*** PASSAGE PROVIDED ***

The XX Factor

At Least You’re Not at Nazi Bride School

A portrait of Gertrud Scholtz-Klink, a Nazi Party member and leader of the National Socialist Women’s League in Nazi Germany.

Photo by Frederick Florin/AFP/Getty Images

I defy you, this Tuesday, to dream up something more horrifying than the phrase “Nazi bride school.” As The New Yorker reports, these training academies for Reich wives-to-be cropped up throughout the late 1930s to usher young maidens toward their spiritual and reproductive destinies. Classes designed to “mould housewives out of office girls” covered cooking, ironing, gardening, child care, appropriate cocktail conversation, how to polish boots and daggers, and more. Students also took a series of oaths: They pledged undying fealty to Hitler, promised to get married in a neo-pagan ceremony presided over by a government official (rather than in church), and vowed to raise their children in harmony with party principles. Upon completing the course, women were issued certificates of accomplishment—stamped with the Germanic tree of life—and encouraged to go forth and multiply.

The bride schools, known as Reichsbräuteschules, initially only accepted women engaged to members of the SS. (They were barred from enrollment if they had Jewish or gypsy heritage, physical disability, or mental illness.) Yet within a few years, the academies were welcoming any bride-to-be with the necessary racial prerequisites.

*** DATASET ***

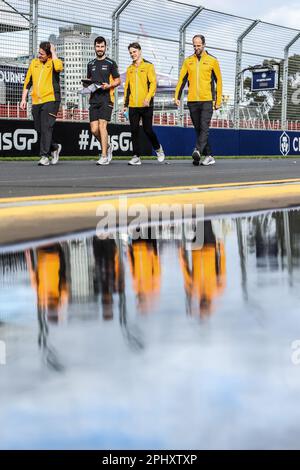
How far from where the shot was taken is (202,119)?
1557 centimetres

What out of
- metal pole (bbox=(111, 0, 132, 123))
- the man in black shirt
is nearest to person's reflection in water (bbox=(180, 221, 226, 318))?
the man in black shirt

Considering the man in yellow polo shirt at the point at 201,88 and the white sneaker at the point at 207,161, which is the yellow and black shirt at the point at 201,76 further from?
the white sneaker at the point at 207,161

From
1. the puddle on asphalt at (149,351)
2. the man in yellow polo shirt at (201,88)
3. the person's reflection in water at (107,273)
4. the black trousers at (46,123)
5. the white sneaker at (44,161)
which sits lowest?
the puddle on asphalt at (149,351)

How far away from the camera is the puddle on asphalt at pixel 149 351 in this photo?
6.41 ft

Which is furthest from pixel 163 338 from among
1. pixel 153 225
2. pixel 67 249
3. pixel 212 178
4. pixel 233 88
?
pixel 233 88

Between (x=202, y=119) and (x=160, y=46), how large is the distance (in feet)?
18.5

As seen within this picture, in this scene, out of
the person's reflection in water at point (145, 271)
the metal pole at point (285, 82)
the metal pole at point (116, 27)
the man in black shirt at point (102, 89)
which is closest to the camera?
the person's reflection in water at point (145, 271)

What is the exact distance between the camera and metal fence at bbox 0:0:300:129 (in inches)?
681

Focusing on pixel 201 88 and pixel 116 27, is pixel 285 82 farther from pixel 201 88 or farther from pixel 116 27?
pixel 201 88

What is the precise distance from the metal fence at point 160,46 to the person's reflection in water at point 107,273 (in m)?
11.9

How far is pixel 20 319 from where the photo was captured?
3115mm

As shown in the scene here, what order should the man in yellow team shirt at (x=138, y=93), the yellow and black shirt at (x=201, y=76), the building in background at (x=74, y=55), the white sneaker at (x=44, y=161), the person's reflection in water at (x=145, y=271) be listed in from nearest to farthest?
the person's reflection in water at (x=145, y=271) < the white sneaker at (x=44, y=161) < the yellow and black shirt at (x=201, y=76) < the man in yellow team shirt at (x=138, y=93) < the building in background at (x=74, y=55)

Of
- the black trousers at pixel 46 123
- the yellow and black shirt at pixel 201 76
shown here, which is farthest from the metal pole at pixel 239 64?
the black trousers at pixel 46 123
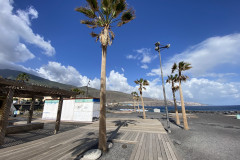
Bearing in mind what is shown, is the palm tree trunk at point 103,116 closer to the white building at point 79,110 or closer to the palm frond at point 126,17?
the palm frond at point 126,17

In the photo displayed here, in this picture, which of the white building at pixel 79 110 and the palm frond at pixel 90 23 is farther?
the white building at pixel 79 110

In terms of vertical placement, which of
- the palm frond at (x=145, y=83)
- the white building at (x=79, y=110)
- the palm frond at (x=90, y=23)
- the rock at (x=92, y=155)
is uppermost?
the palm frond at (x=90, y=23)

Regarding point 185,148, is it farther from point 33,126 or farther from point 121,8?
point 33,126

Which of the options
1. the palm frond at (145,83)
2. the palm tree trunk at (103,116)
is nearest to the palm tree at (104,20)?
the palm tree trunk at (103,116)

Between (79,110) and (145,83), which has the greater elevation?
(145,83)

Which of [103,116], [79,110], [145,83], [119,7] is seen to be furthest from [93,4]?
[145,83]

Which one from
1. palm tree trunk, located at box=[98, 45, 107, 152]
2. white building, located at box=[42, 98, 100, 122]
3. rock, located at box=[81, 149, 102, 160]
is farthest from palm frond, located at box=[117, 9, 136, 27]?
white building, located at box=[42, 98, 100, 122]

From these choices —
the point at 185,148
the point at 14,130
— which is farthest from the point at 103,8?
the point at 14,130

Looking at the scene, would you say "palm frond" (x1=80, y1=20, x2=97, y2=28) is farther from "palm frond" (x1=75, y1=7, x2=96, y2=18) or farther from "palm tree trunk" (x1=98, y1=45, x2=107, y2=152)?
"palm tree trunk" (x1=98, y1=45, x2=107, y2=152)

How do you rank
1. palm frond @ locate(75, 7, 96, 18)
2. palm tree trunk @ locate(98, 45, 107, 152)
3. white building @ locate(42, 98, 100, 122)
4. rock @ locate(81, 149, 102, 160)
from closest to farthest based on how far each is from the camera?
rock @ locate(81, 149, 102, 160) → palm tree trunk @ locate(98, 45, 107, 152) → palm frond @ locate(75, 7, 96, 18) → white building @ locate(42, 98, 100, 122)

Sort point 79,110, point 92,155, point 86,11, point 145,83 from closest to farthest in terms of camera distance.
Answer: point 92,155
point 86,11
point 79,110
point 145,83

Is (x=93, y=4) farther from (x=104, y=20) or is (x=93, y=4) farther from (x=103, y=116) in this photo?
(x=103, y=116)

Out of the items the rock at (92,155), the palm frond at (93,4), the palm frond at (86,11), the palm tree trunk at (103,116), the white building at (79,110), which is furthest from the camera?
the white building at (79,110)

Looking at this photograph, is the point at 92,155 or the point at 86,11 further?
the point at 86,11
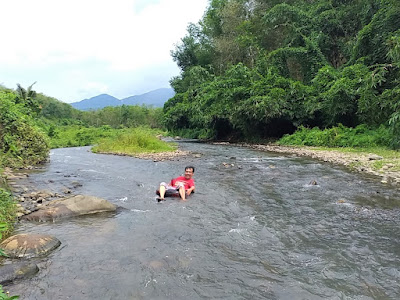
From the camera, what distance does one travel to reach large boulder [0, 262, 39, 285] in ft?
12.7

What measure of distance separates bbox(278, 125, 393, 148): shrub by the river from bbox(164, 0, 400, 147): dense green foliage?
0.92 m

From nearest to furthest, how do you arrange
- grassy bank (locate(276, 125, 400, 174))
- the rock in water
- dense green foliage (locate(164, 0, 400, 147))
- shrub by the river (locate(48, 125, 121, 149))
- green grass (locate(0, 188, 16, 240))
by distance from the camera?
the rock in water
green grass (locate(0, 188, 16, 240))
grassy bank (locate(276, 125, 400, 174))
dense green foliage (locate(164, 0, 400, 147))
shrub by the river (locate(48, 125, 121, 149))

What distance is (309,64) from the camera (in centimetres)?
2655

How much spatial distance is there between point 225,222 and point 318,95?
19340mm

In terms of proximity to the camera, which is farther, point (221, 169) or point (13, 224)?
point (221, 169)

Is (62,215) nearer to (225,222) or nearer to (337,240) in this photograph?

***

* PROBLEM 1:
According to the article on Nazi bride schools, what were the training academies meant to accomplish for the young women who attended them?
* PROBLEM 2:
Write the next part of the article on Nazi bride schools, picking up after its last sentence.

* ANSWER AREA 1:
The academies were set up to usher young maidens toward their spiritual and reproductive destinies. Their classes were designed to "mould housewives out of office girls," and graduates were encouraged to go forth and multiply.

* ANSWER AREA 2:
A curriculum unearthed last week in the German National Archive evinces exactly the kind of enlightenment you’d expect from a bunch of Nazis. (“Take hold of the frying pan, dust pan, and broom, and marry a man!” was one of Hermann Goering’s “Nine Commandments for the Workers’ Struggle.”) As Gertrud Scholtz-Klink, leader of the NS-Frauenschaft and the highest-ranking woman in the Third Reich, said in a speech to the party Congress in 1935, “Women must be the spiritual caregivers and the secret queens of our people, called upon by fate for this special task!” To become those queens, the future hearth goddesses of the Rhine were to spend “preferably two months before their wedding day” in bridal boot camp: “to recuperate spiritually and physically, to forget the daily worries associated with their previous professions, to find the way and to feel the joy for their new lives as wives.”

It’s hard to know exactly what that means—the volk mysticism is laid on pretty thick—but photos from the Archive show crisply dressed students marching through hayfields, bustling around kitchens, hemming one another’s clothes, and arranging herbs. What else did they do? Oh, “acquire a special knowledge of race and genetics” so that they might fulfill their calling as “sustainers of the race.” (Meanwhile, in the Wannsee Conference House just across the road, senior officials plotted the Final Solution.)

The Third Reich awarded bronze “Crosses of Honor” to German mothers who bore four or five children, silver to those with six or seven, and gold to those with eight or more. And, according to the Telegraph, “newlyweds were given a state loan of 1,000 reichsmarks (approximately 4,900 dollars) of which they were allowed to keep a quarter for each child they had—in effect, a bribe to procreate.” “Secret queen” and “spiritual caregiver” sounds nicer than “conveyor belt for genetically pure babies,” I guess. In any case, Scholtz-Klink and other top officials doubted women were going to realize Nazism’s grand national promise by exercising their minds.